Exercise: Exactly the lines below, starting with the one containing "Stop 4 Kebiasaan" and going on through the one containing "Lenny Lane, Frankie", must be reproduced, both ends included, and no pictures with them.

Data extract:
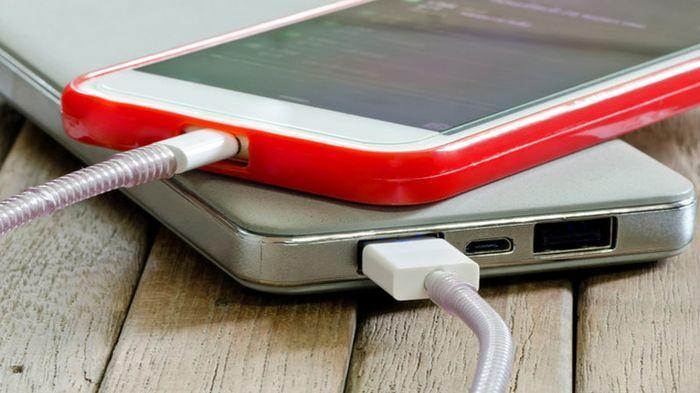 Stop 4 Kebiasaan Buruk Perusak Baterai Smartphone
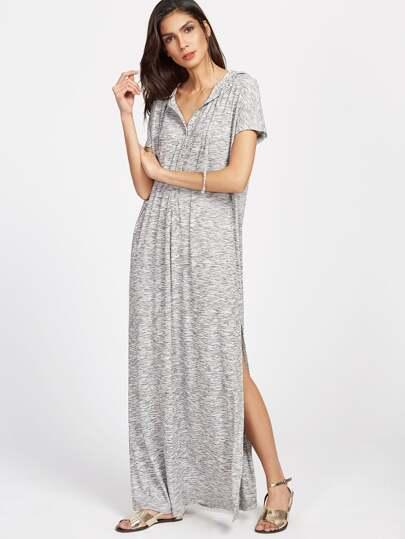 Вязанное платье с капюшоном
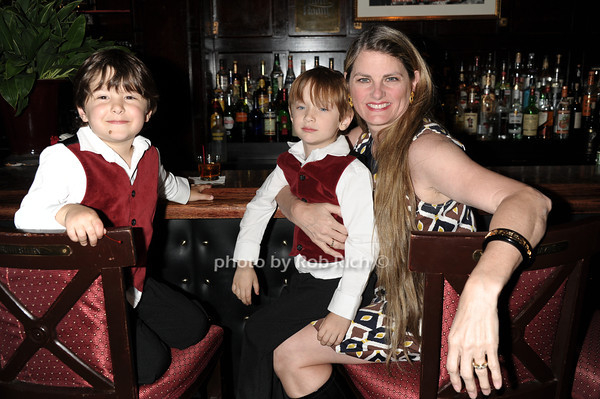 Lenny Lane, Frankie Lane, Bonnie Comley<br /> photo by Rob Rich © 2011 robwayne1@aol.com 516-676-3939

...

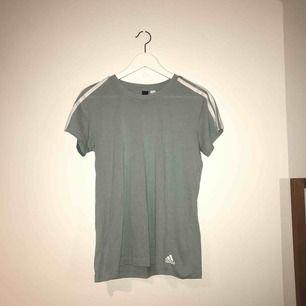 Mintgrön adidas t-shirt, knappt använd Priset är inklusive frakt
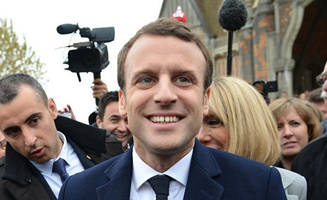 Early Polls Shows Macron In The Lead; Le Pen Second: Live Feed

Answer box:
 Stop 4 Kebiasaan Buruk Perusak Baterai Smartphone
 Вязанное платье с капюшоном
 Lenny Lane, Frankie Lane, Bonnie Comley<br /> photo by Rob Rich © 2011 robwayne1@aol.com 516-676-3939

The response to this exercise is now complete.